What Effect Has This Had?
Unsurprisingly, it has annoyed ASIC miners, who now have one less income stream. That said, Monero mining wasn’t as profitable as other cryptos. So, this is a loss of only a small slice of pie. The current concern is that other cryptocurrencies may follow the same pass. Monero has ensured that it develops a userbase, which is something that many cryptos want to encourage as well.
As a result of the changes, mining has become a bit more difficult. Still, miners are expecting the difficulty to plateau soon, rather than keep on getting more complicated. But there is another problem. Yes, Monero has gained a little value on the fork. Still, the power, which its mining requires, negates any profit difference. Hence, there is a concern that if Monero falls too much in value, it may dissuade people from wanting to mine it.
Monero is, therefore, walking a bit of a tightrope with profitability and mining. To drive the value of Monero up, it is necessary to continue growing its userbase and demand. Giving it a real-world profit margin for miners would be great, too.

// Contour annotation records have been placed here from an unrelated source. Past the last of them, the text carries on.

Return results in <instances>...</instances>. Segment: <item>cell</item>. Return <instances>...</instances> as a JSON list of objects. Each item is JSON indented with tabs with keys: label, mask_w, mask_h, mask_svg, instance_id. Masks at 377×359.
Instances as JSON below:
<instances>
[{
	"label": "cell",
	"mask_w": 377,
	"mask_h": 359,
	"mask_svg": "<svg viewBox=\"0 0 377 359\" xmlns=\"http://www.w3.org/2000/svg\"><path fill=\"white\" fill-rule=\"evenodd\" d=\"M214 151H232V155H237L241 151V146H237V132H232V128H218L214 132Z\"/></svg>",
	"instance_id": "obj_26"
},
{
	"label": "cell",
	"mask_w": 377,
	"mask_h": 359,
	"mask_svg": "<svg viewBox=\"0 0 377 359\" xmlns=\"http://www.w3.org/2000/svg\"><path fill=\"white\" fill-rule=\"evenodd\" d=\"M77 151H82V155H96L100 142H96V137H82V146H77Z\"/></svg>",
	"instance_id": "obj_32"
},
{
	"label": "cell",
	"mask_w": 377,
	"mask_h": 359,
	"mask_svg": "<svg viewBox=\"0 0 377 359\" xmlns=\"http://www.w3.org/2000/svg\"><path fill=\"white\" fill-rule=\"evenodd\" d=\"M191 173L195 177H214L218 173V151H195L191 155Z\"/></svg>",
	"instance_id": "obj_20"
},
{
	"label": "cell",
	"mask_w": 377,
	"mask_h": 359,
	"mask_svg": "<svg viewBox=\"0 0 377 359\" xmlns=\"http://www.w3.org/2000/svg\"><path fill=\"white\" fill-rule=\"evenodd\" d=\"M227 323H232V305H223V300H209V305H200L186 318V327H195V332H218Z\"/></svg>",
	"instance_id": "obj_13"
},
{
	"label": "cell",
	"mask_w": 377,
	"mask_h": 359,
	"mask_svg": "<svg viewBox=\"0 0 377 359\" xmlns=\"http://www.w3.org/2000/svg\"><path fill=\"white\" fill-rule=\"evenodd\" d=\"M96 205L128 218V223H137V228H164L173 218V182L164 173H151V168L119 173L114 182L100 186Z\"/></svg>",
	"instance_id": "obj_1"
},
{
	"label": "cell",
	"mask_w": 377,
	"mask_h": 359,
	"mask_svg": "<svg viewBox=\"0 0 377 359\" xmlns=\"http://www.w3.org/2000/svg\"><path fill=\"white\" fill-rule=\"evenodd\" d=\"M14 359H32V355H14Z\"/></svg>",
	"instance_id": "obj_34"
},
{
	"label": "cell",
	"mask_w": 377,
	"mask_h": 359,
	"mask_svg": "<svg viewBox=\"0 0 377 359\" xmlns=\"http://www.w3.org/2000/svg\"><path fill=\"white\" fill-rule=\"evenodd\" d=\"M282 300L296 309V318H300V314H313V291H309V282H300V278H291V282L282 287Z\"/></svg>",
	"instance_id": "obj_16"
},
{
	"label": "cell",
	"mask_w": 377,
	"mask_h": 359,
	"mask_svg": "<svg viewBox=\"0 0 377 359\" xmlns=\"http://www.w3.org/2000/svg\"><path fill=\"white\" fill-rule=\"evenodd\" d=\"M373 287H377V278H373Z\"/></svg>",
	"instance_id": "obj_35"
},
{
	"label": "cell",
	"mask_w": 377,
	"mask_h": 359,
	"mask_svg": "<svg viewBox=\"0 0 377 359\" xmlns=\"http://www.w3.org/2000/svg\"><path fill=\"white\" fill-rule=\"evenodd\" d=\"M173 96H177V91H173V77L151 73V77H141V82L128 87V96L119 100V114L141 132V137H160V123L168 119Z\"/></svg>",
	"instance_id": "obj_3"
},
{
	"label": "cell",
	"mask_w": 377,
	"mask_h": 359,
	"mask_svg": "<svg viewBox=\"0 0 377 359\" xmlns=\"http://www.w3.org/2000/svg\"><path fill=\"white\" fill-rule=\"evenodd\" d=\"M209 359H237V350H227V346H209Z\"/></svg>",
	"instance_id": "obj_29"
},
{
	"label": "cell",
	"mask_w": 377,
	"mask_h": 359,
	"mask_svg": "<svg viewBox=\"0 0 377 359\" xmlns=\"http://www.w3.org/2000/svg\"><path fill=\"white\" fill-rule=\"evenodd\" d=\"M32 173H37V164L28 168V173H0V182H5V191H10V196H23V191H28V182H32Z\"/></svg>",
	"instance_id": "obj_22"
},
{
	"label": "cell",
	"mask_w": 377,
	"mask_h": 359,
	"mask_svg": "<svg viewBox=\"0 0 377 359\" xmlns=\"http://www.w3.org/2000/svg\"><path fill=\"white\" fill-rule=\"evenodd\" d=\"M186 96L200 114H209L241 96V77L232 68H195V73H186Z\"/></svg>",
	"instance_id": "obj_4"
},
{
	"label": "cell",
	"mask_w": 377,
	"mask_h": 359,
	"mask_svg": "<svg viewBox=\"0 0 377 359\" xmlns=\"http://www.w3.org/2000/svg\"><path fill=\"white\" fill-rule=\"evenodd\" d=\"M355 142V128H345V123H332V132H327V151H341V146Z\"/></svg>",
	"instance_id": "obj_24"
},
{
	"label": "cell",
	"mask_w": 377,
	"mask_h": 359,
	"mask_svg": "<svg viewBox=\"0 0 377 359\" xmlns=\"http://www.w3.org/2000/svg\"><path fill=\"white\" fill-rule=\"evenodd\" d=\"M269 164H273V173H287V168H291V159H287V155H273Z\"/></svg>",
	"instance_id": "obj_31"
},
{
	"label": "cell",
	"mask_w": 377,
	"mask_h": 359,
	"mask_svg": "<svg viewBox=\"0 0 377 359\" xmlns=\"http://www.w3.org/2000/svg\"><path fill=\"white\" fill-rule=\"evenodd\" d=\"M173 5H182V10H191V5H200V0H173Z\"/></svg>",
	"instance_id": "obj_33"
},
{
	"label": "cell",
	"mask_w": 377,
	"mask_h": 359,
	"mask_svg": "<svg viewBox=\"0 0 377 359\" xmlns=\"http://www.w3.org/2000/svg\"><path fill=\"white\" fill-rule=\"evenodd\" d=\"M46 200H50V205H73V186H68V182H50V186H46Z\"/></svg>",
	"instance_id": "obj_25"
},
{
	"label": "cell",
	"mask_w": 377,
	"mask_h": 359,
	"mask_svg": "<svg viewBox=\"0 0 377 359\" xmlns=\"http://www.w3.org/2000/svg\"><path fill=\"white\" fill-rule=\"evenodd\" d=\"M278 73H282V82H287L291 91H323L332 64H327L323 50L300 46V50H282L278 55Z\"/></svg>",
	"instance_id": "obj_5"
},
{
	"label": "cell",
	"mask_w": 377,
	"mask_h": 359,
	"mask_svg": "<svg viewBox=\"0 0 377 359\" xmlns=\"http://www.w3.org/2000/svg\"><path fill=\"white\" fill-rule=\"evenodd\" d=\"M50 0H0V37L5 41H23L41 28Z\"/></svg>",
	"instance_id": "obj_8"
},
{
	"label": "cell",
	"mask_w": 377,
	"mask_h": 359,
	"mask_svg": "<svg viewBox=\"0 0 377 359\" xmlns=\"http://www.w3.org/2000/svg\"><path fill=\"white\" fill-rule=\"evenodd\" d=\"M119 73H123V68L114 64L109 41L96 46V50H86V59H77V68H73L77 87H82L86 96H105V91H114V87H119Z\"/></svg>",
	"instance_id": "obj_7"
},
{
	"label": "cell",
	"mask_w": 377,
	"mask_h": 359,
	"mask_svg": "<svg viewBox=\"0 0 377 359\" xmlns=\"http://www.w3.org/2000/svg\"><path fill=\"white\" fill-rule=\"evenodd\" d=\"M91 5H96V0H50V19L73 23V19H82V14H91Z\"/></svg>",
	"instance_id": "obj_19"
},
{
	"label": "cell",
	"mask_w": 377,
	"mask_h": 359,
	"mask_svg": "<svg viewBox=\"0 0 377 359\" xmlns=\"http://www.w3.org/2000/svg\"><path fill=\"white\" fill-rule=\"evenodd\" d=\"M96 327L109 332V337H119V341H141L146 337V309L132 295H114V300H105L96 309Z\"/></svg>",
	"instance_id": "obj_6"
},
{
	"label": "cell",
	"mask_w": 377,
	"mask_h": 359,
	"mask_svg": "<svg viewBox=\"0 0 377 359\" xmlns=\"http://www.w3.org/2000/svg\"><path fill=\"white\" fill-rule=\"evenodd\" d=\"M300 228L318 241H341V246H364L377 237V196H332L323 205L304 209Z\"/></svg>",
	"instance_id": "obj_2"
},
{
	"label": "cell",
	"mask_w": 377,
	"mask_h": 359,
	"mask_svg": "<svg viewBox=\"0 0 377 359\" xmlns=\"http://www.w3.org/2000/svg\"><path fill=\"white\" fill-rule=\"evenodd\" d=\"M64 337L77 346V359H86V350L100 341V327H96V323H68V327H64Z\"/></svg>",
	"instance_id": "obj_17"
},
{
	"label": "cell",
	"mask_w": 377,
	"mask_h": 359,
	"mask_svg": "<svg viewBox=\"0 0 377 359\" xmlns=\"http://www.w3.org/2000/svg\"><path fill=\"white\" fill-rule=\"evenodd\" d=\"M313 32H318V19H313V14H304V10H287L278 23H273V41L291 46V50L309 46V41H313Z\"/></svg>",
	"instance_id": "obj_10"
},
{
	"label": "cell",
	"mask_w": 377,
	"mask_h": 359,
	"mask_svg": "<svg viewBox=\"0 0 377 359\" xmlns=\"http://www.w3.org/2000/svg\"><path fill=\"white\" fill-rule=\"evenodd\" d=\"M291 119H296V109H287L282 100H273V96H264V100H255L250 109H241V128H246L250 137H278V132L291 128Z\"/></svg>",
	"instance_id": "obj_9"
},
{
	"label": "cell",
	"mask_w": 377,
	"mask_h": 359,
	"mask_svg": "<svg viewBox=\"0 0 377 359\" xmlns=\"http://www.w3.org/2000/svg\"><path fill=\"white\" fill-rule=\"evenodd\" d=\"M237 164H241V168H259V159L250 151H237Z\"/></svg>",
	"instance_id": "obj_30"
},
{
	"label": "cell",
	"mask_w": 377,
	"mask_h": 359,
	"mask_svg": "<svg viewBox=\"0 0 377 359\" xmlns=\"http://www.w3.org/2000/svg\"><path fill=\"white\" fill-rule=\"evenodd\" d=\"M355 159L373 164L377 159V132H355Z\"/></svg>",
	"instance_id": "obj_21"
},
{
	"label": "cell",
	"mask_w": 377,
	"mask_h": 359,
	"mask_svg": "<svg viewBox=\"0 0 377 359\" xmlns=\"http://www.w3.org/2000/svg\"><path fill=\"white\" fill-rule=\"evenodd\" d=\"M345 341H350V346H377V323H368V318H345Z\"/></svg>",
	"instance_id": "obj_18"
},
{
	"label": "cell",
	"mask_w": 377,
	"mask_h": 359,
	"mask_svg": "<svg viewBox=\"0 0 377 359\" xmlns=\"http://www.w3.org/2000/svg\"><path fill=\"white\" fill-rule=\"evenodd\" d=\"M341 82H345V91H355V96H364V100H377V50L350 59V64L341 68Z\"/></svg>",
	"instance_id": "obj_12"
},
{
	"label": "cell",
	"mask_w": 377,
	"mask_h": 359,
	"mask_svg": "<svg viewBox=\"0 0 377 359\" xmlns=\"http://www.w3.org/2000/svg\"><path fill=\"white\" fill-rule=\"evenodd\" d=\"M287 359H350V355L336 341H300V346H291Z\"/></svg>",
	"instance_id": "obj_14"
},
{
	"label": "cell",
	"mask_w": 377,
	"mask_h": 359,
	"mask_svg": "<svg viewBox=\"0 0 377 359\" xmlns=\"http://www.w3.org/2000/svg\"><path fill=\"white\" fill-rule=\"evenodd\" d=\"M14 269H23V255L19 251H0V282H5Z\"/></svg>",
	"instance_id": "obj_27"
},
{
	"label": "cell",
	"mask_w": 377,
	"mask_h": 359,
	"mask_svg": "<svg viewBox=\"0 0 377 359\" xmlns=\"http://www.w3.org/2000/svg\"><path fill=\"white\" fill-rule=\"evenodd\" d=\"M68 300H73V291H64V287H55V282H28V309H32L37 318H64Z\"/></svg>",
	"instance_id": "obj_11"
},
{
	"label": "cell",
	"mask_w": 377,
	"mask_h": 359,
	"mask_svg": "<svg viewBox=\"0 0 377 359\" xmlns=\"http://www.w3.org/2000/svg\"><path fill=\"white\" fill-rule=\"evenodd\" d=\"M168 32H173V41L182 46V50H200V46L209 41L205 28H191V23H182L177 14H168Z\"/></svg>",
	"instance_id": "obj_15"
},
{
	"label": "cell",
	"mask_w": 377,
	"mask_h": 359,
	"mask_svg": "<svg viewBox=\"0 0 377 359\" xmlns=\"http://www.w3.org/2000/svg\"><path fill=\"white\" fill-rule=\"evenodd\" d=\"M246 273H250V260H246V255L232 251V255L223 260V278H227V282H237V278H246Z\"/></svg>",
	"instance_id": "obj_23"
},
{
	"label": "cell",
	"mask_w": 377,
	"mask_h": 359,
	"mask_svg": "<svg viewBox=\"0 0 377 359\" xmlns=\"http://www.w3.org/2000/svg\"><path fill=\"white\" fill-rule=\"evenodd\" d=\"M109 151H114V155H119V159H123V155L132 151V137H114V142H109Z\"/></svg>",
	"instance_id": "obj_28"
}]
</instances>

After all, it costs a lot in electricity and resources to mine crypto and only diehard fans will keep on doing it.
Security Issues –
A direct problem with dropping the hash rate is that the network becomes more exposed to a 51% hack. Monero has acknowledged this but states because it is a dedicated mining platform. Any 51% attack would completely devalue the currency and make it worthless for those looking to exploit the network.
This makes complete sense from an economic perspective but doesn’t take into account that hackers sometimes take malicious action just because they can, or as an act of vandalism.
Someone with a grudge may orchestrate a 51% attack just to take Monero out. Hence, the development team should be looking for ways to mitigate such an attack. The change is certainly a very interesting one and it could be something that paves the way for better mining procedures in the future, but it is too early to tell if Monero made the right choice.